The U.S. operations of Andersen, on the verge of extinction over the failure of its auditors to warn of problems that led to the bankruptcy of energy trader Enron Corp., have a slim shot at survival as a smaller but better audit firm, experts say.

The odds are against it -- with the U.S. Department of Justice bringing criminal charges, angry Enron shareholders suing for billions of dollars and securities regulators threatening fines. Andersen has also been bleeding clients as the Enron scandal unfolds, but industry watchers say the partners remain commited to the firm, and may turn it around if it can solve its problems quickly.

"Andersen needs to get closure on these things," Joseph Carcello, professor of accounting at the University of Tennessee, told Reuters. "If they can resolve the criminal case, they have a chance. If they pull through, a lot of their clients will want to stay with them. "

Andersen, looking to take apart its worldwide network before it crumbles, is in talks to sell its non-U.S. operations to KPMG International. It is likely to spin off, or possibly sell, its tax and consulting units in the United States.

That would leave Andersen as a smaller, audit-only firm in the United States. Outside estimates say it would have about $2 billion in revenues, compared to $9 billion overall revenues last year.

Most important, Andersen could then sell itself as a squeaky clean, conflict-free firm specializing in audit work.

"They are making all the right steps," said Mark Cheffers, an accountancy consultant, who expects Andersen to settle its case with the U.S. Department of Justice in the next two months, before it goes to trial. "They could then place themselves as the premier audit firm."


Although that is a dim prospect, some industry watchers say Andersen's survival could prove to be a good advertisement for the overhaul of the accounting business, seen by many as going soft on corporate audit clients in return for millions of dollars in consulting fees.

"A lot of people who care about financial reporting are rooting very hard for Andersen," said Carcello. "Andersen, if it survives, is going to make more drastic changes than any other auditing firm is willing to make. If it doesn't survive to put those changes into place, then we'll never be able to see if those lead to better outcomes."

Andersen is expected to split off its U.S. tax and consulting operations from its audit unit, following recommendations from former Federal Reserve chairman Paul Volcker, brought in last month to help Andersen revamp.

That recommendation and several others are designed to sever the cozy relationships that tempt accounting firms to go easy on the companies they audit. Regulators are weighing similar industry-wide rules.

Andersen did not return calls seeking comment on a report in the Wall Street Journal Tuesday that it was in talks to sell its U.S. tax and consulting operations to rival Deloitte Touche Tohmatsu, A source close to Deloitte dismissed talk of a merger, but said Deloitte was looking to explore opportunities.


If it did sell, Andersen would likely look to medium and smaller firms for audit work.
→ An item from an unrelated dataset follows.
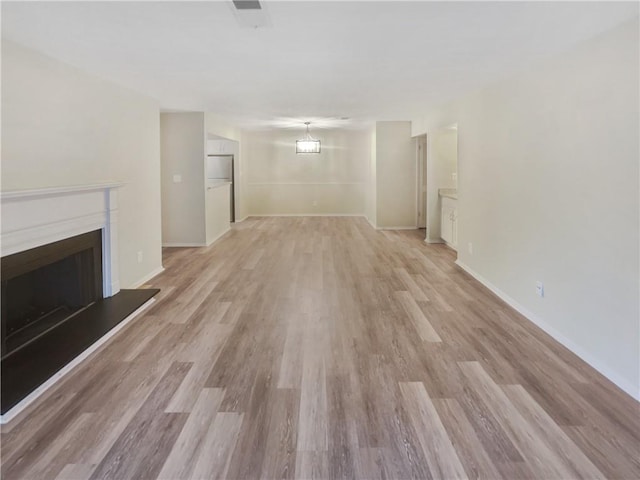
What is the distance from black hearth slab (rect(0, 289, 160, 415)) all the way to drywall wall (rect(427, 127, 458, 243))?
5243 millimetres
"They (Andersen) could find their way back, and potentially place themselves as a premier audit firm," said Cheffers. "It's a dicey, landmine-filled proposition, but I would rather think positively. Five years from now we could be looking at a turnaround."

Others agreed that the way back would be tough.

"It's hard to say, but if Andersen beats the indictment, gets a not guilty verdict, they still have a chance of surviving," said Carcello at the University of Tennessee.

"I don't know if it can be a big five firm, but it can be a viable accounting firm as a U.S.-only auditor," he said. He suggested that Andersen would struggle to keep multinational clients, unless it builds alliances with overseas audit firms.

Other industry watchers doubted Andersen's U.S. audit operations would be strong enough to compete with major rivals.

"(A sale of non-U.S. operations) is going to weaken their domestic practice naturally, because many of their most prominent clients are multinational clients," Robert Willens, an analyst at Lehman Brothers, told Reuters.

But Andersen management and partners could also lose heart before the battle is over, as the Enron affair moves into its fifth month.

"There is a cost in emotional and reputation terms," said Cheffers. "There must be a temptation to throw up their hands, and say "We can't do it'."